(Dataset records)
— Start —

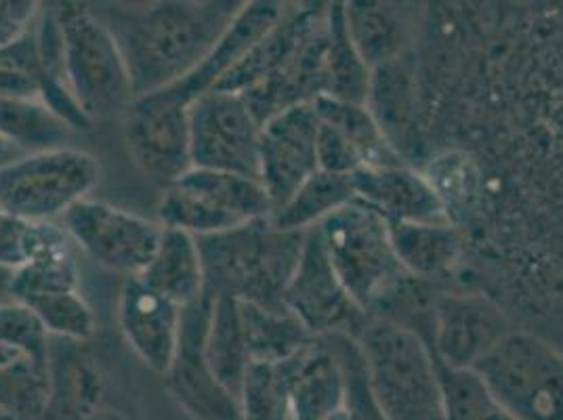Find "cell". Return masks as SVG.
<instances>
[{
	"mask_svg": "<svg viewBox=\"0 0 563 420\" xmlns=\"http://www.w3.org/2000/svg\"><path fill=\"white\" fill-rule=\"evenodd\" d=\"M53 7L64 41V78L74 101L89 122L122 114L135 95L117 38L89 2Z\"/></svg>",
	"mask_w": 563,
	"mask_h": 420,
	"instance_id": "6",
	"label": "cell"
},
{
	"mask_svg": "<svg viewBox=\"0 0 563 420\" xmlns=\"http://www.w3.org/2000/svg\"><path fill=\"white\" fill-rule=\"evenodd\" d=\"M284 307L309 330L311 336H353L364 316L353 303L330 263L318 228L306 234L299 265L284 292Z\"/></svg>",
	"mask_w": 563,
	"mask_h": 420,
	"instance_id": "15",
	"label": "cell"
},
{
	"mask_svg": "<svg viewBox=\"0 0 563 420\" xmlns=\"http://www.w3.org/2000/svg\"><path fill=\"white\" fill-rule=\"evenodd\" d=\"M205 353L211 364L212 373L232 394H240L244 374L251 366L246 350L240 309L235 299L219 297L212 299L211 320L205 341Z\"/></svg>",
	"mask_w": 563,
	"mask_h": 420,
	"instance_id": "32",
	"label": "cell"
},
{
	"mask_svg": "<svg viewBox=\"0 0 563 420\" xmlns=\"http://www.w3.org/2000/svg\"><path fill=\"white\" fill-rule=\"evenodd\" d=\"M272 210L257 179L191 166L175 184L165 187L158 223L205 237L265 219Z\"/></svg>",
	"mask_w": 563,
	"mask_h": 420,
	"instance_id": "9",
	"label": "cell"
},
{
	"mask_svg": "<svg viewBox=\"0 0 563 420\" xmlns=\"http://www.w3.org/2000/svg\"><path fill=\"white\" fill-rule=\"evenodd\" d=\"M101 166L78 147L24 154L0 168V210L27 223H59L99 184Z\"/></svg>",
	"mask_w": 563,
	"mask_h": 420,
	"instance_id": "8",
	"label": "cell"
},
{
	"mask_svg": "<svg viewBox=\"0 0 563 420\" xmlns=\"http://www.w3.org/2000/svg\"><path fill=\"white\" fill-rule=\"evenodd\" d=\"M258 140L261 122L242 95L212 89L189 103V154L194 168L257 179Z\"/></svg>",
	"mask_w": 563,
	"mask_h": 420,
	"instance_id": "11",
	"label": "cell"
},
{
	"mask_svg": "<svg viewBox=\"0 0 563 420\" xmlns=\"http://www.w3.org/2000/svg\"><path fill=\"white\" fill-rule=\"evenodd\" d=\"M313 108L322 122L336 129L345 140L350 141L362 168L406 164L383 135L375 118L364 103H350L332 97H320L313 101Z\"/></svg>",
	"mask_w": 563,
	"mask_h": 420,
	"instance_id": "29",
	"label": "cell"
},
{
	"mask_svg": "<svg viewBox=\"0 0 563 420\" xmlns=\"http://www.w3.org/2000/svg\"><path fill=\"white\" fill-rule=\"evenodd\" d=\"M251 364H276L306 350L316 336L288 309L238 301Z\"/></svg>",
	"mask_w": 563,
	"mask_h": 420,
	"instance_id": "27",
	"label": "cell"
},
{
	"mask_svg": "<svg viewBox=\"0 0 563 420\" xmlns=\"http://www.w3.org/2000/svg\"><path fill=\"white\" fill-rule=\"evenodd\" d=\"M38 318L51 339L70 343H91L97 332L93 309L80 290L51 292L22 303Z\"/></svg>",
	"mask_w": 563,
	"mask_h": 420,
	"instance_id": "35",
	"label": "cell"
},
{
	"mask_svg": "<svg viewBox=\"0 0 563 420\" xmlns=\"http://www.w3.org/2000/svg\"><path fill=\"white\" fill-rule=\"evenodd\" d=\"M352 202L355 191L350 175L318 170L282 207L272 210L269 221L284 232H309Z\"/></svg>",
	"mask_w": 563,
	"mask_h": 420,
	"instance_id": "28",
	"label": "cell"
},
{
	"mask_svg": "<svg viewBox=\"0 0 563 420\" xmlns=\"http://www.w3.org/2000/svg\"><path fill=\"white\" fill-rule=\"evenodd\" d=\"M318 166L320 170H327L332 175H350V177L355 170L362 168L350 141L322 120L318 131Z\"/></svg>",
	"mask_w": 563,
	"mask_h": 420,
	"instance_id": "38",
	"label": "cell"
},
{
	"mask_svg": "<svg viewBox=\"0 0 563 420\" xmlns=\"http://www.w3.org/2000/svg\"><path fill=\"white\" fill-rule=\"evenodd\" d=\"M345 406V376L322 339L299 355L292 387V420H329Z\"/></svg>",
	"mask_w": 563,
	"mask_h": 420,
	"instance_id": "26",
	"label": "cell"
},
{
	"mask_svg": "<svg viewBox=\"0 0 563 420\" xmlns=\"http://www.w3.org/2000/svg\"><path fill=\"white\" fill-rule=\"evenodd\" d=\"M0 420H13V419H11V417H9V415H7V412H2V410H0Z\"/></svg>",
	"mask_w": 563,
	"mask_h": 420,
	"instance_id": "43",
	"label": "cell"
},
{
	"mask_svg": "<svg viewBox=\"0 0 563 420\" xmlns=\"http://www.w3.org/2000/svg\"><path fill=\"white\" fill-rule=\"evenodd\" d=\"M320 118L313 103L288 108L261 124L258 184L272 209L282 207L318 166Z\"/></svg>",
	"mask_w": 563,
	"mask_h": 420,
	"instance_id": "16",
	"label": "cell"
},
{
	"mask_svg": "<svg viewBox=\"0 0 563 420\" xmlns=\"http://www.w3.org/2000/svg\"><path fill=\"white\" fill-rule=\"evenodd\" d=\"M211 309V295L184 307L177 351L163 374L166 391L191 420H242L240 399L221 385L205 353Z\"/></svg>",
	"mask_w": 563,
	"mask_h": 420,
	"instance_id": "14",
	"label": "cell"
},
{
	"mask_svg": "<svg viewBox=\"0 0 563 420\" xmlns=\"http://www.w3.org/2000/svg\"><path fill=\"white\" fill-rule=\"evenodd\" d=\"M140 278L181 309L200 301L207 295V280L198 237L163 228L158 248Z\"/></svg>",
	"mask_w": 563,
	"mask_h": 420,
	"instance_id": "25",
	"label": "cell"
},
{
	"mask_svg": "<svg viewBox=\"0 0 563 420\" xmlns=\"http://www.w3.org/2000/svg\"><path fill=\"white\" fill-rule=\"evenodd\" d=\"M76 251L62 223H34L27 258L13 272L11 299L27 303L51 292L78 290L80 267Z\"/></svg>",
	"mask_w": 563,
	"mask_h": 420,
	"instance_id": "24",
	"label": "cell"
},
{
	"mask_svg": "<svg viewBox=\"0 0 563 420\" xmlns=\"http://www.w3.org/2000/svg\"><path fill=\"white\" fill-rule=\"evenodd\" d=\"M399 265L415 280L456 288L467 258V237L452 223H389Z\"/></svg>",
	"mask_w": 563,
	"mask_h": 420,
	"instance_id": "21",
	"label": "cell"
},
{
	"mask_svg": "<svg viewBox=\"0 0 563 420\" xmlns=\"http://www.w3.org/2000/svg\"><path fill=\"white\" fill-rule=\"evenodd\" d=\"M184 309L150 288L141 278H126L118 292L117 320L124 343L152 373L168 371L181 332Z\"/></svg>",
	"mask_w": 563,
	"mask_h": 420,
	"instance_id": "18",
	"label": "cell"
},
{
	"mask_svg": "<svg viewBox=\"0 0 563 420\" xmlns=\"http://www.w3.org/2000/svg\"><path fill=\"white\" fill-rule=\"evenodd\" d=\"M327 255L357 309L389 320L415 278L404 272L391 246L389 223L362 202L336 210L318 225Z\"/></svg>",
	"mask_w": 563,
	"mask_h": 420,
	"instance_id": "4",
	"label": "cell"
},
{
	"mask_svg": "<svg viewBox=\"0 0 563 420\" xmlns=\"http://www.w3.org/2000/svg\"><path fill=\"white\" fill-rule=\"evenodd\" d=\"M364 106L401 161L421 168L429 158V143L422 122L417 48L373 70Z\"/></svg>",
	"mask_w": 563,
	"mask_h": 420,
	"instance_id": "17",
	"label": "cell"
},
{
	"mask_svg": "<svg viewBox=\"0 0 563 420\" xmlns=\"http://www.w3.org/2000/svg\"><path fill=\"white\" fill-rule=\"evenodd\" d=\"M438 364L446 420H516L475 371H452Z\"/></svg>",
	"mask_w": 563,
	"mask_h": 420,
	"instance_id": "34",
	"label": "cell"
},
{
	"mask_svg": "<svg viewBox=\"0 0 563 420\" xmlns=\"http://www.w3.org/2000/svg\"><path fill=\"white\" fill-rule=\"evenodd\" d=\"M307 232L278 230L269 217L198 237L207 295L286 309L284 292L299 265Z\"/></svg>",
	"mask_w": 563,
	"mask_h": 420,
	"instance_id": "3",
	"label": "cell"
},
{
	"mask_svg": "<svg viewBox=\"0 0 563 420\" xmlns=\"http://www.w3.org/2000/svg\"><path fill=\"white\" fill-rule=\"evenodd\" d=\"M429 150H465L563 219V4H427Z\"/></svg>",
	"mask_w": 563,
	"mask_h": 420,
	"instance_id": "1",
	"label": "cell"
},
{
	"mask_svg": "<svg viewBox=\"0 0 563 420\" xmlns=\"http://www.w3.org/2000/svg\"><path fill=\"white\" fill-rule=\"evenodd\" d=\"M514 330L516 322L488 295L465 288H440L433 299L431 332L424 343L448 368L473 371Z\"/></svg>",
	"mask_w": 563,
	"mask_h": 420,
	"instance_id": "13",
	"label": "cell"
},
{
	"mask_svg": "<svg viewBox=\"0 0 563 420\" xmlns=\"http://www.w3.org/2000/svg\"><path fill=\"white\" fill-rule=\"evenodd\" d=\"M34 223L22 221L0 210V265L15 272L20 269L30 253Z\"/></svg>",
	"mask_w": 563,
	"mask_h": 420,
	"instance_id": "39",
	"label": "cell"
},
{
	"mask_svg": "<svg viewBox=\"0 0 563 420\" xmlns=\"http://www.w3.org/2000/svg\"><path fill=\"white\" fill-rule=\"evenodd\" d=\"M89 420H131L129 417H124L122 412L118 410H110V408H101L97 415H93Z\"/></svg>",
	"mask_w": 563,
	"mask_h": 420,
	"instance_id": "42",
	"label": "cell"
},
{
	"mask_svg": "<svg viewBox=\"0 0 563 420\" xmlns=\"http://www.w3.org/2000/svg\"><path fill=\"white\" fill-rule=\"evenodd\" d=\"M422 7L415 2H345L350 36L371 70L417 48Z\"/></svg>",
	"mask_w": 563,
	"mask_h": 420,
	"instance_id": "20",
	"label": "cell"
},
{
	"mask_svg": "<svg viewBox=\"0 0 563 420\" xmlns=\"http://www.w3.org/2000/svg\"><path fill=\"white\" fill-rule=\"evenodd\" d=\"M71 129L41 99L0 95V137L25 154L64 147Z\"/></svg>",
	"mask_w": 563,
	"mask_h": 420,
	"instance_id": "33",
	"label": "cell"
},
{
	"mask_svg": "<svg viewBox=\"0 0 563 420\" xmlns=\"http://www.w3.org/2000/svg\"><path fill=\"white\" fill-rule=\"evenodd\" d=\"M41 11L38 2L0 0V53L15 45L32 27Z\"/></svg>",
	"mask_w": 563,
	"mask_h": 420,
	"instance_id": "40",
	"label": "cell"
},
{
	"mask_svg": "<svg viewBox=\"0 0 563 420\" xmlns=\"http://www.w3.org/2000/svg\"><path fill=\"white\" fill-rule=\"evenodd\" d=\"M189 101L177 87L133 97L120 114L126 154L143 177L165 187L191 168Z\"/></svg>",
	"mask_w": 563,
	"mask_h": 420,
	"instance_id": "10",
	"label": "cell"
},
{
	"mask_svg": "<svg viewBox=\"0 0 563 420\" xmlns=\"http://www.w3.org/2000/svg\"><path fill=\"white\" fill-rule=\"evenodd\" d=\"M322 341L329 345V350L341 364L345 376V408L352 412L353 420H385L368 389L364 360L352 336L332 334L324 336Z\"/></svg>",
	"mask_w": 563,
	"mask_h": 420,
	"instance_id": "36",
	"label": "cell"
},
{
	"mask_svg": "<svg viewBox=\"0 0 563 420\" xmlns=\"http://www.w3.org/2000/svg\"><path fill=\"white\" fill-rule=\"evenodd\" d=\"M373 70L353 45L345 2H329V30H327V95L332 99L364 103L371 87Z\"/></svg>",
	"mask_w": 563,
	"mask_h": 420,
	"instance_id": "30",
	"label": "cell"
},
{
	"mask_svg": "<svg viewBox=\"0 0 563 420\" xmlns=\"http://www.w3.org/2000/svg\"><path fill=\"white\" fill-rule=\"evenodd\" d=\"M59 341V339H57ZM89 343L51 339L48 376L51 389L38 420H89L103 406L106 376Z\"/></svg>",
	"mask_w": 563,
	"mask_h": 420,
	"instance_id": "22",
	"label": "cell"
},
{
	"mask_svg": "<svg viewBox=\"0 0 563 420\" xmlns=\"http://www.w3.org/2000/svg\"><path fill=\"white\" fill-rule=\"evenodd\" d=\"M59 223L78 251L124 278H140L163 235L158 221L93 198L71 207Z\"/></svg>",
	"mask_w": 563,
	"mask_h": 420,
	"instance_id": "12",
	"label": "cell"
},
{
	"mask_svg": "<svg viewBox=\"0 0 563 420\" xmlns=\"http://www.w3.org/2000/svg\"><path fill=\"white\" fill-rule=\"evenodd\" d=\"M516 420H563V347L517 328L475 368Z\"/></svg>",
	"mask_w": 563,
	"mask_h": 420,
	"instance_id": "7",
	"label": "cell"
},
{
	"mask_svg": "<svg viewBox=\"0 0 563 420\" xmlns=\"http://www.w3.org/2000/svg\"><path fill=\"white\" fill-rule=\"evenodd\" d=\"M355 200L376 210L387 223H446L435 189L410 164L360 168L352 175ZM450 223V221H448Z\"/></svg>",
	"mask_w": 563,
	"mask_h": 420,
	"instance_id": "19",
	"label": "cell"
},
{
	"mask_svg": "<svg viewBox=\"0 0 563 420\" xmlns=\"http://www.w3.org/2000/svg\"><path fill=\"white\" fill-rule=\"evenodd\" d=\"M11 281H13V272L0 265V303L13 301L11 299Z\"/></svg>",
	"mask_w": 563,
	"mask_h": 420,
	"instance_id": "41",
	"label": "cell"
},
{
	"mask_svg": "<svg viewBox=\"0 0 563 420\" xmlns=\"http://www.w3.org/2000/svg\"><path fill=\"white\" fill-rule=\"evenodd\" d=\"M299 355L301 351L284 362L249 366L238 394L242 420H292V387Z\"/></svg>",
	"mask_w": 563,
	"mask_h": 420,
	"instance_id": "31",
	"label": "cell"
},
{
	"mask_svg": "<svg viewBox=\"0 0 563 420\" xmlns=\"http://www.w3.org/2000/svg\"><path fill=\"white\" fill-rule=\"evenodd\" d=\"M352 339L385 420H446L435 357L415 330L366 318Z\"/></svg>",
	"mask_w": 563,
	"mask_h": 420,
	"instance_id": "5",
	"label": "cell"
},
{
	"mask_svg": "<svg viewBox=\"0 0 563 420\" xmlns=\"http://www.w3.org/2000/svg\"><path fill=\"white\" fill-rule=\"evenodd\" d=\"M240 7L235 0L91 4L117 38L135 97L165 91L198 70Z\"/></svg>",
	"mask_w": 563,
	"mask_h": 420,
	"instance_id": "2",
	"label": "cell"
},
{
	"mask_svg": "<svg viewBox=\"0 0 563 420\" xmlns=\"http://www.w3.org/2000/svg\"><path fill=\"white\" fill-rule=\"evenodd\" d=\"M286 4L288 2L274 0L242 2L232 24L221 34L209 57L198 66V70L175 87L189 101H194L198 95L212 91L276 27L286 11Z\"/></svg>",
	"mask_w": 563,
	"mask_h": 420,
	"instance_id": "23",
	"label": "cell"
},
{
	"mask_svg": "<svg viewBox=\"0 0 563 420\" xmlns=\"http://www.w3.org/2000/svg\"><path fill=\"white\" fill-rule=\"evenodd\" d=\"M0 347L20 351L48 364L51 336L25 305L7 301L0 303Z\"/></svg>",
	"mask_w": 563,
	"mask_h": 420,
	"instance_id": "37",
	"label": "cell"
}]
</instances>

— End —

▶ TASK GOAL
Quote the records word for word from their first line up to and including the line containing "7L64 41V78L74 101L89". Leave the pictures out of your answer.

▶ RESULT OF THE TASK
Find "cell". Return masks as SVG.
<instances>
[{
	"mask_svg": "<svg viewBox=\"0 0 563 420\" xmlns=\"http://www.w3.org/2000/svg\"><path fill=\"white\" fill-rule=\"evenodd\" d=\"M53 7L64 41V78L74 101L89 122L122 114L135 95L117 38L89 2Z\"/></svg>",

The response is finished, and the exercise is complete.